Mientras agradecía la bendición de no haber tenido que vivir nunca algo así, vino a mi mente una persona a quien conozco y que ha pasado por esta dolorosa experiencia muchas veces. Desde luego que no es un padre descuidado, sus ojos siempre están sobre los suyos. Nada escapa de su mirada diligente, especialmente aquellos que son objetos de su amor; sin embargo, tiene hijos errantes por voluntad propia, vástagos rebeldes que no reparan en la agonía de su Padre celestial.
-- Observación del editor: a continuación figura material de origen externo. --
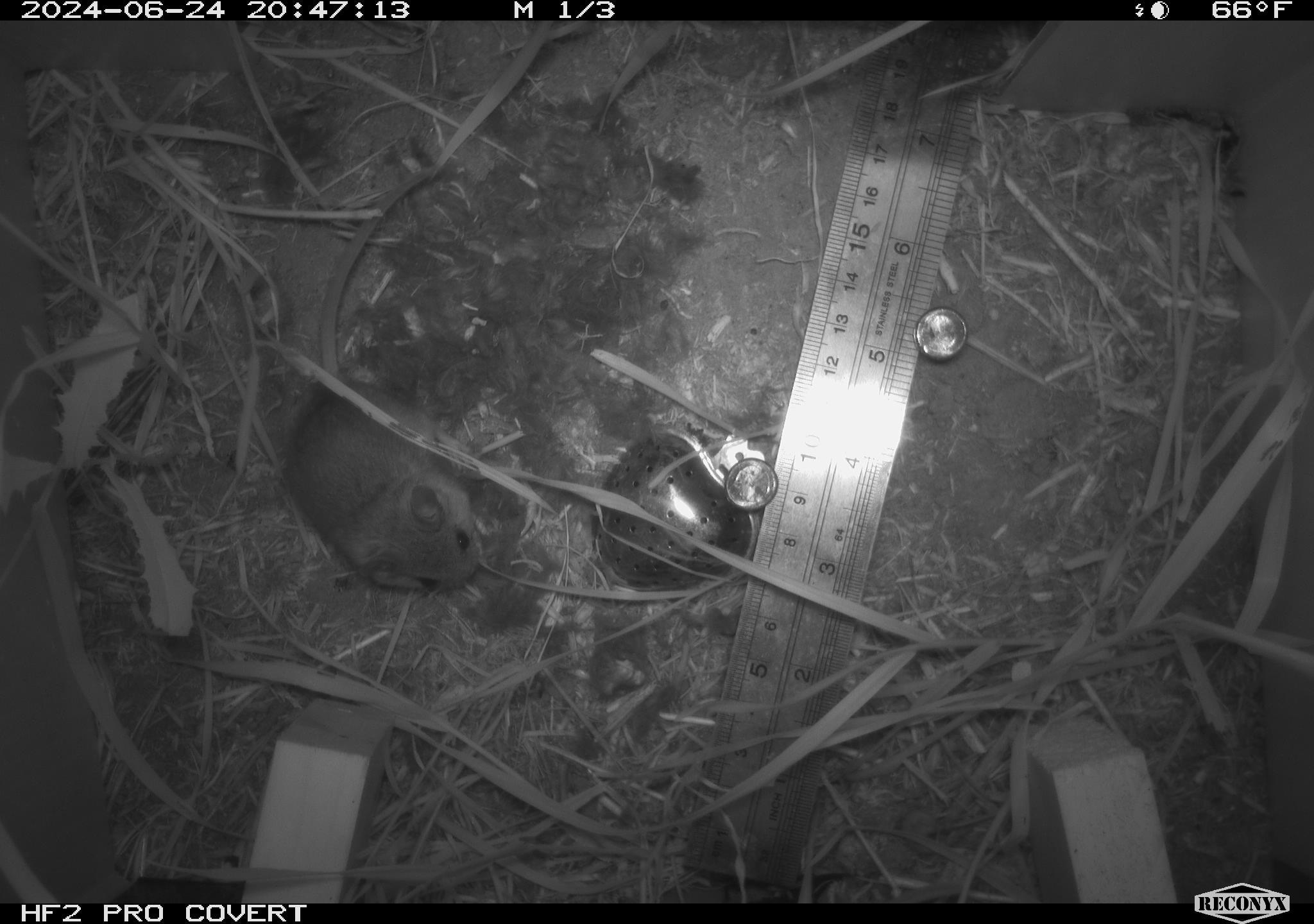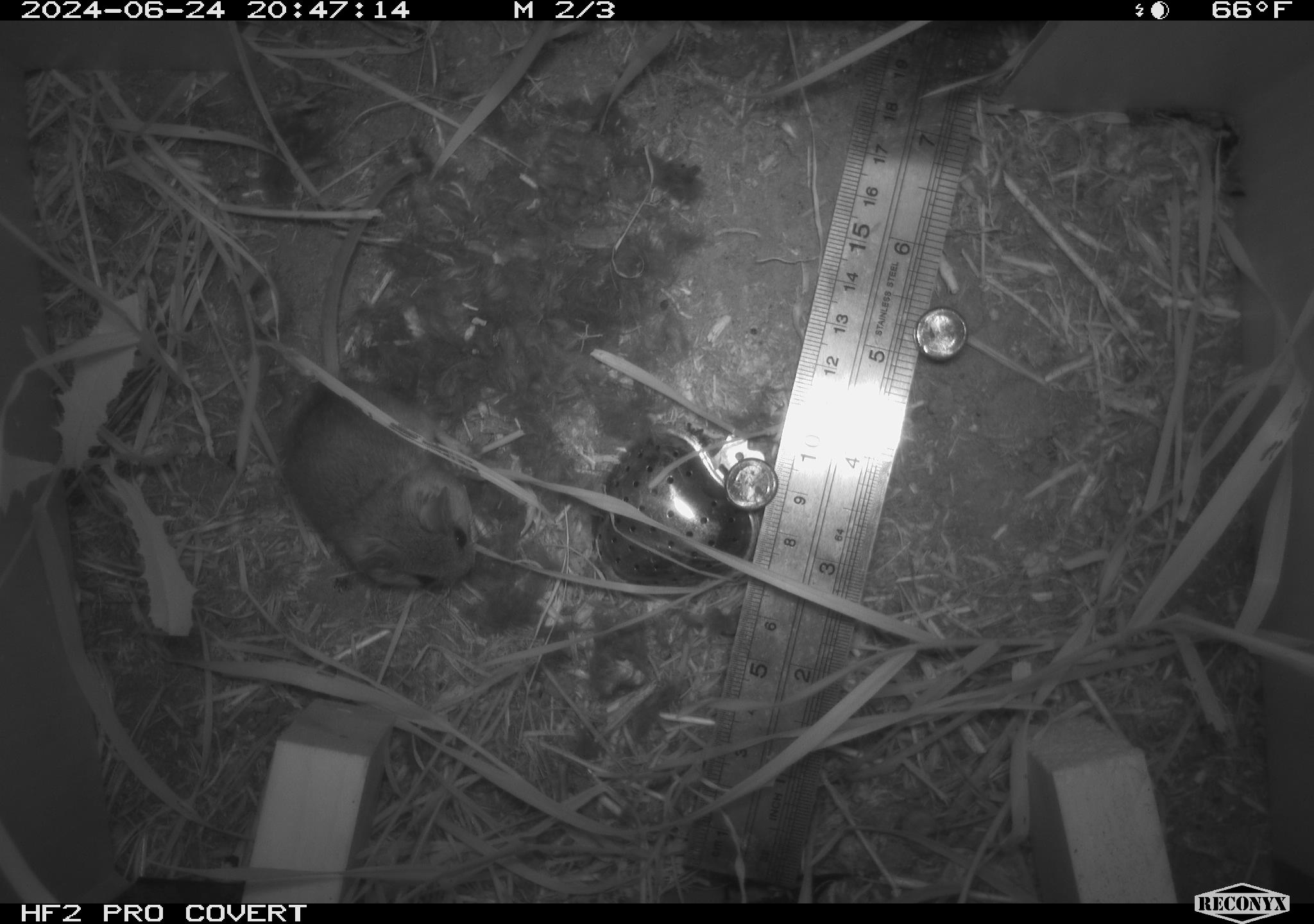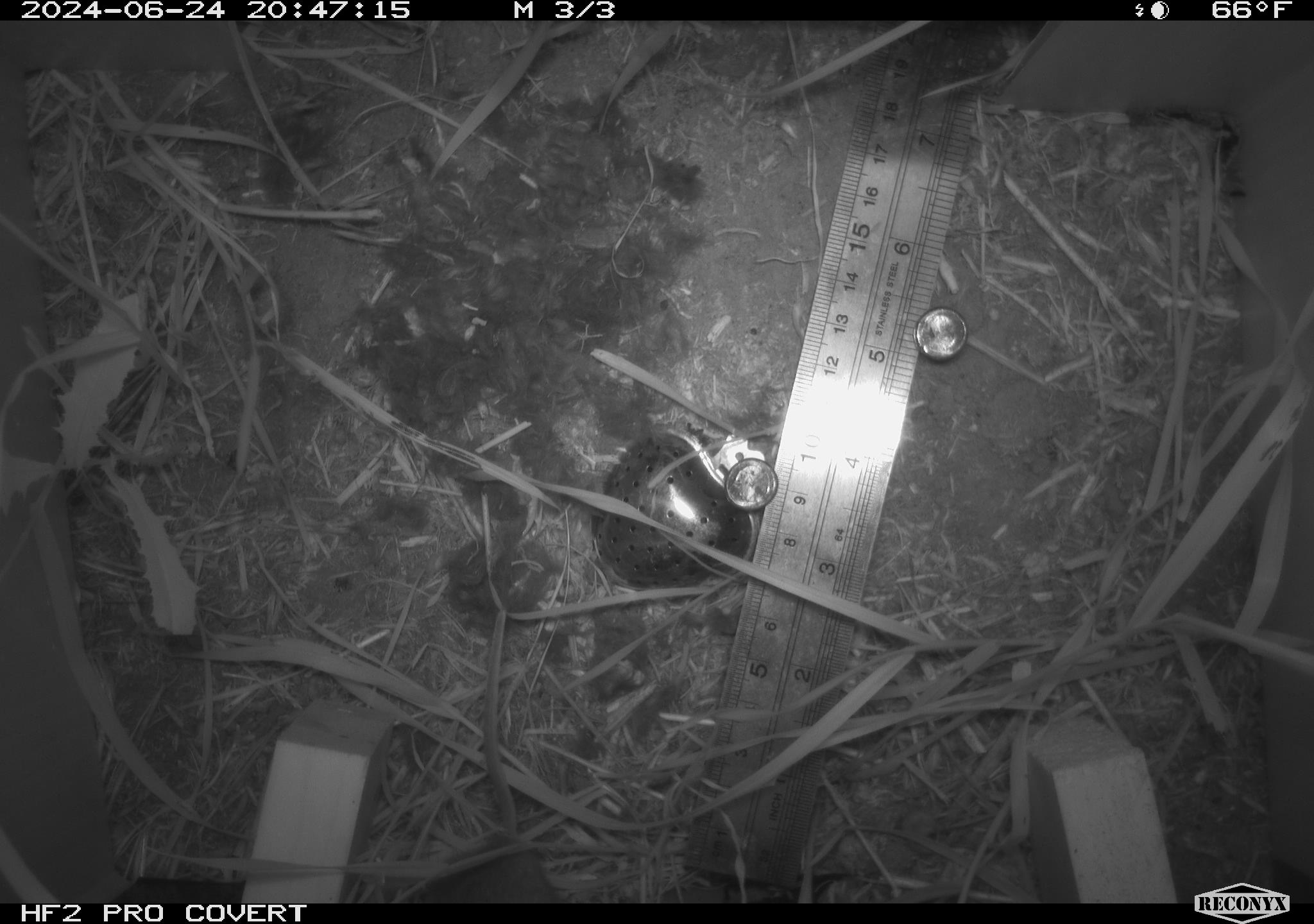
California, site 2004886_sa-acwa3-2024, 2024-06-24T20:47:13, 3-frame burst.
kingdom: Animalia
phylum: Chordata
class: Mammalia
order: Rodentia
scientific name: Rodentia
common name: mouse species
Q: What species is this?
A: Mouse species (Rodentia).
Podría estar enojado, podía ser reticente a darles una nueva oportunidad. En cambio, la Biblia lo describe como quien mira al horizonte para ver si divisa al hijo que se fue.

Llegué a casa y le conté a mi esposa lo que había pasado en el parque: un niño se perdió, pero lo encontramos. -¡Tendrías que haber visto la cara de su padre cuando lo volvió a ver! 

Junto con la exclamación, un pensamiento repentino se adueñó de mí, la imagen del rostro de Dios después de ver regresar a un hijo. Seguro que es un espectáculo que los ángeles disfrutan de ver. El momento en que la agonía del Padre por un hijo perdido se revierte en gozo celestial.